Donc des réunions se font, dès le début de 2014. Or, une enquête ne va être ouverte que 6 à 8 mois plus tard. Pourquoi autant de délai ? C’est une des questions que nous avons soulevées dans nos 68 pages de demande.

 – France Culture : Vous avez des éléments de réponse ? Pourquoi ce délai ?

– Marie Grimaud : Aucun ! Il faut quand même savoir que nous les avocats nous avons été particulièrement mis à l’écart, et que aujourd’hui, c’est tout légitime de demander à creuser tous ces éléments.

 – France Culture : Et il y a une question que l’on se pose Marie Grimaud sur ce dossier, s’agit-il d’une exaction isolée, et y a-t’il eu aujourd’hui des criminels dans l’armée française qui se sont donc livrés à des viols en Centrafrique, ou bien, ces pratiques sont-elles, hélas, plus habituelles, et couverte par la hiérarchie militaire ?

– Marie Grimaud : A  mon sens ce n’est pas isolé ! Il y a quand même quatre affaires en cours à Paris sur des forces militaires, il y a notamment une qui arrive en procès là dans quelques semaines, concernant des militaires.

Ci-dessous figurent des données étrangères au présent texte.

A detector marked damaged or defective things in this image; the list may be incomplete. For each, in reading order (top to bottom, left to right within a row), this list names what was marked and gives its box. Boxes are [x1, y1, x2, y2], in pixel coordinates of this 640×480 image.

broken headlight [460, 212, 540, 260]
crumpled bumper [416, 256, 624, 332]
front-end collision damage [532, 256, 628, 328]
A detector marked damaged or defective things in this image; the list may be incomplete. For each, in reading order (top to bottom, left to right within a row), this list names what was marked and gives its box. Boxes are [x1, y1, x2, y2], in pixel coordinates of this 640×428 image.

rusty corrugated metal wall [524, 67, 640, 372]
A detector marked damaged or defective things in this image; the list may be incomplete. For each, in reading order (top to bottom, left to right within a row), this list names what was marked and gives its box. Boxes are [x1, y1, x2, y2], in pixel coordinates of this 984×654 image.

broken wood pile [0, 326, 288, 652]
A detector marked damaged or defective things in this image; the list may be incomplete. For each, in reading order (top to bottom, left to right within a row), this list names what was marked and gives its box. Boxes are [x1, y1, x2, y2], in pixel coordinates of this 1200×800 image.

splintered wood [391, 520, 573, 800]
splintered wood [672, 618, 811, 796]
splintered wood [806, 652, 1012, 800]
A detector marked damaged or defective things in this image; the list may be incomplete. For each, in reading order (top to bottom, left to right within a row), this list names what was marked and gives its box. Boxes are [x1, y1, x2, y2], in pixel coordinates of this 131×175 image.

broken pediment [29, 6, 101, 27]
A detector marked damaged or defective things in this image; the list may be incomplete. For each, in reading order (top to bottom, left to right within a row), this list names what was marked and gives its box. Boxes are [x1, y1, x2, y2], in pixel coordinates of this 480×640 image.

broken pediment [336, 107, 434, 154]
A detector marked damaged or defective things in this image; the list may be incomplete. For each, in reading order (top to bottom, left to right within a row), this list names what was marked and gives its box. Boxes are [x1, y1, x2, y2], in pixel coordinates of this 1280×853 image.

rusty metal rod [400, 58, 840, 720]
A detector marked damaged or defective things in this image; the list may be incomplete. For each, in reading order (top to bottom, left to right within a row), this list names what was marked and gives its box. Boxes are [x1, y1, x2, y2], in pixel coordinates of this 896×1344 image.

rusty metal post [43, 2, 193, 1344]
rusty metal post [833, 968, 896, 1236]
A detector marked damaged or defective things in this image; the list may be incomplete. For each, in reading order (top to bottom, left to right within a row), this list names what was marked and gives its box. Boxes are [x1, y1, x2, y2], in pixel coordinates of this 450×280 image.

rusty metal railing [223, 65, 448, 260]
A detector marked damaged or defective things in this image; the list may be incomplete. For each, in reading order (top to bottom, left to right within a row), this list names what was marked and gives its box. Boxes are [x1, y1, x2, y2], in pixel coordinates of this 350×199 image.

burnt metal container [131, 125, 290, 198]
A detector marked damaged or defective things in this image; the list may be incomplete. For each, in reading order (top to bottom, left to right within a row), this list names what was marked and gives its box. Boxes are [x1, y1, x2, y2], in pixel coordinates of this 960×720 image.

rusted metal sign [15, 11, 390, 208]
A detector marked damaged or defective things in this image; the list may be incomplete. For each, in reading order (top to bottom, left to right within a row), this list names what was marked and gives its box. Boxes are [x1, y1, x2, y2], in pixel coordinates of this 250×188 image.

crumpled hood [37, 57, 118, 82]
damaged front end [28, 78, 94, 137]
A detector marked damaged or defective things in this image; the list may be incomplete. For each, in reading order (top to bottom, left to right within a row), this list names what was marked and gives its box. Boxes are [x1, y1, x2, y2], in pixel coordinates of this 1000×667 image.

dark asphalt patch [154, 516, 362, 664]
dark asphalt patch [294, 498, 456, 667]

Non, ce n’est pas isolé, le problème c’est que ça touche une institution. Et qu’une institution a toutes les armes pour mettre le couvercle sur ce qui se passe. Et que là, on est seulement sur la partie immergée de l’iceberg.

 – France Culture : En conclusion vous iriez jusqu’à dire que jadis, ces pratiques furent tolérées ?

– Marie Grimaud : Je ne dirais pas qu’elles sont tolérées, je dirais que on ferme les yeux. Est-ce que c’est de la tolérance que de fermer les yeux ? C’est de la complicité je dirais. L’Armée est complice des exactions des militaires.